**Source records**
--*--

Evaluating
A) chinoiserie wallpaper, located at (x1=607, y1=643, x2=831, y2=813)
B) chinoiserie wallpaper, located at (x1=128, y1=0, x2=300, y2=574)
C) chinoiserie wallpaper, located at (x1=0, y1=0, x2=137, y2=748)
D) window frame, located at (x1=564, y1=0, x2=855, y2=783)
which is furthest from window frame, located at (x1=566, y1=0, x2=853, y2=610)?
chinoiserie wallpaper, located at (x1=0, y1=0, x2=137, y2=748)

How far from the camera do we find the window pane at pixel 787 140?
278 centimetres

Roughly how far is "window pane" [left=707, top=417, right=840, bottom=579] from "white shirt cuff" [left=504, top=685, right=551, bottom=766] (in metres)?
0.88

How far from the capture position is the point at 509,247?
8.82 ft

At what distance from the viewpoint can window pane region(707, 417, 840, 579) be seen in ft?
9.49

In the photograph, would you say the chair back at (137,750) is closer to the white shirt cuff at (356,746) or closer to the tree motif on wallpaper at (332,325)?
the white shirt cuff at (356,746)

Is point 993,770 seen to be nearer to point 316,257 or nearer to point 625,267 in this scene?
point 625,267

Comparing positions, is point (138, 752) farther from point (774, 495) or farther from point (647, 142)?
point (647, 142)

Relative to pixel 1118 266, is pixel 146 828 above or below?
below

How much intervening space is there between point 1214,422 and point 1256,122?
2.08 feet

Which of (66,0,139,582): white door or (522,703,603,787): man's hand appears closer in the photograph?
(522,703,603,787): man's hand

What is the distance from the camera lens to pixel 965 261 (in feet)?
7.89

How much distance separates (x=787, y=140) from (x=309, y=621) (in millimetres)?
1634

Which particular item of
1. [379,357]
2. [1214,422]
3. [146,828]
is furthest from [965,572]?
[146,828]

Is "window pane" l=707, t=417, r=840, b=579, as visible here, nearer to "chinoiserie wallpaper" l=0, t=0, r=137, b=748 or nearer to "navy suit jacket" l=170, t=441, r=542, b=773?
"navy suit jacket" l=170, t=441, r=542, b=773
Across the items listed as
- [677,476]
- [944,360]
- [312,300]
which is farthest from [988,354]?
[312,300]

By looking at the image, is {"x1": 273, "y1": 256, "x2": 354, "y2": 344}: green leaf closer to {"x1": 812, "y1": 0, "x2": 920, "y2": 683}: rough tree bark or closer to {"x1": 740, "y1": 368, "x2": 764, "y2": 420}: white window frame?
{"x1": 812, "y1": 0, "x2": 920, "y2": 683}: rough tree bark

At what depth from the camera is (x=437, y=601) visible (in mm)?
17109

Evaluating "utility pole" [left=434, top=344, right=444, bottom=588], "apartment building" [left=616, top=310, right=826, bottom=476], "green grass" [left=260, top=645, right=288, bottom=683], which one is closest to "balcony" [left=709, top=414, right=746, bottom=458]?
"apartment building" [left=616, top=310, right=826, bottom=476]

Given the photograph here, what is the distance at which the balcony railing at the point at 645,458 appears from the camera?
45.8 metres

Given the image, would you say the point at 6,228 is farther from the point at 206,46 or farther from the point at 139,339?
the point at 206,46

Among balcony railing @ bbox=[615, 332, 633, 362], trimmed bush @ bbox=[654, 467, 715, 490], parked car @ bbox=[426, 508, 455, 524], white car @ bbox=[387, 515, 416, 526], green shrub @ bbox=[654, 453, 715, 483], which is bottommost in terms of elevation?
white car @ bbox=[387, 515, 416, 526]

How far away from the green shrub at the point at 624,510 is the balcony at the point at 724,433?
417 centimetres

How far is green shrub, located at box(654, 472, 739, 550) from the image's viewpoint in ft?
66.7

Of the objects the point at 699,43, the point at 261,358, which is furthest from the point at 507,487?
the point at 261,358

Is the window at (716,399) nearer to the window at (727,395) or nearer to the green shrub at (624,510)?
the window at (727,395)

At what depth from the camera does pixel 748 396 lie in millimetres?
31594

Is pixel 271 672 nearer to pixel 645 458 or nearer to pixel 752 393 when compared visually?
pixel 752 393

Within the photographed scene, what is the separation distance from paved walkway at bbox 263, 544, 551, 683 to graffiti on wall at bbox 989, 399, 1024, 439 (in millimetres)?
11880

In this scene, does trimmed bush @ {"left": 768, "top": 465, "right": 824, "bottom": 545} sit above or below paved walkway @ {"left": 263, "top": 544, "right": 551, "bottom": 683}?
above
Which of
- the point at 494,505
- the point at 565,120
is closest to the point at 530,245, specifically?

--*--

**What is expected**
Reproduce the data above line for line, changing nothing.

**Written reply**
Evaluating
A) chinoiserie wallpaper, located at (x1=607, y1=643, x2=831, y2=813)
B) chinoiserie wallpaper, located at (x1=128, y1=0, x2=300, y2=574)
C) chinoiserie wallpaper, located at (x1=0, y1=0, x2=137, y2=748)
D) window frame, located at (x1=564, y1=0, x2=855, y2=783)
which is furthest from window frame, located at (x1=566, y1=0, x2=853, y2=610)?
chinoiserie wallpaper, located at (x1=0, y1=0, x2=137, y2=748)

How far from the camera do we find the window pane at pixel 787 140?
278 centimetres

Roughly how far is "window pane" [left=707, top=417, right=840, bottom=579] from "white shirt cuff" [left=504, top=685, right=551, bottom=766] (in metres)?
0.88

How far from the capture position is the point at 509,247?
8.82 ft

At what distance from the viewpoint can window pane region(707, 417, 840, 579) be seen in ft?
9.49

In the photograph, would you say the chair back at (137,750) is closer to the white shirt cuff at (356,746) or closer to the tree motif on wallpaper at (332,325)?
the white shirt cuff at (356,746)

Is point 993,770 seen to be nearer to point 316,257 or nearer to point 625,267 in this scene?
point 625,267

Comparing positions, is point (138, 752) farther from point (774, 495) or farther from point (647, 142)?
point (647, 142)

Relative to pixel 1118 266, is pixel 146 828 above or below?
below

How much intervening space is there between point 1214,422 and point 1256,122?
2.08 feet

Which of (66,0,139,582): white door or (522,703,603,787): man's hand appears closer in the photograph?
(522,703,603,787): man's hand

What is the distance from the camera lens to pixel 965 261 (in feet)?
7.89

How much distance separates (x=787, y=140) from (x=309, y=621) (in millimetres)?
1634

Which particular item of
1. [379,357]
2. [1214,422]
3. [146,828]
is furthest from [965,572]?
[146,828]

Is "window pane" l=707, t=417, r=840, b=579, as visible here, nearer to "chinoiserie wallpaper" l=0, t=0, r=137, b=748 or nearer to "navy suit jacket" l=170, t=441, r=542, b=773?
"navy suit jacket" l=170, t=441, r=542, b=773
Across the items listed as
- [677,476]
- [944,360]
- [312,300]
which is farthest from [988,354]?
[312,300]

By looking at the image, is {"x1": 273, "y1": 256, "x2": 354, "y2": 344}: green leaf closer to {"x1": 812, "y1": 0, "x2": 920, "y2": 683}: rough tree bark or closer to {"x1": 740, "y1": 368, "x2": 764, "y2": 420}: white window frame?
{"x1": 812, "y1": 0, "x2": 920, "y2": 683}: rough tree bark

At what depth from the camera is (x=437, y=601) visible (in mm)?
17109

Evaluating "utility pole" [left=434, top=344, right=444, bottom=588], "apartment building" [left=616, top=310, right=826, bottom=476], "green grass" [left=260, top=645, right=288, bottom=683], which one is closest to "balcony" [left=709, top=414, right=746, bottom=458]?
"apartment building" [left=616, top=310, right=826, bottom=476]

Given the photograph here, what is the distance at which the balcony railing at the point at 645,458 appears from the camera?
45.8 metres

Given the image, would you say the point at 6,228 is farther from the point at 206,46 or farther from the point at 139,339?
the point at 206,46

Among balcony railing @ bbox=[615, 332, 633, 362], trimmed bush @ bbox=[654, 467, 715, 490], parked car @ bbox=[426, 508, 455, 524], white car @ bbox=[387, 515, 416, 526], green shrub @ bbox=[654, 453, 715, 483], which is bottommost in terms of elevation?
white car @ bbox=[387, 515, 416, 526]

How far away from the green shrub at the point at 624,510 is the balcony at the point at 724,433?
417 centimetres

How far is green shrub, located at box(654, 472, 739, 550) from the image's viewpoint in ft?
66.7

Of the objects the point at 699,43, the point at 261,358, which is furthest from the point at 507,487?
the point at 261,358

Is the window at (716,399) nearer to the window at (727,395) or nearer to the green shrub at (624,510)?
the window at (727,395)

At what depth from the camera does pixel 748 396 lie in millimetres?
31594

Is pixel 271 672 nearer to pixel 645 458 or nearer to pixel 752 393 when compared visually?
pixel 752 393

Within the photographed scene, what is the separation distance from paved walkway at bbox 263, 544, 551, 683 to graffiti on wall at bbox 989, 399, 1024, 439 (in millimetres)?
11880

In this scene, does trimmed bush @ {"left": 768, "top": 465, "right": 824, "bottom": 545} sit above or below paved walkway @ {"left": 263, "top": 544, "right": 551, "bottom": 683}?
above
Which of
- the point at 494,505
- the point at 565,120
is closest to the point at 530,245, specifically?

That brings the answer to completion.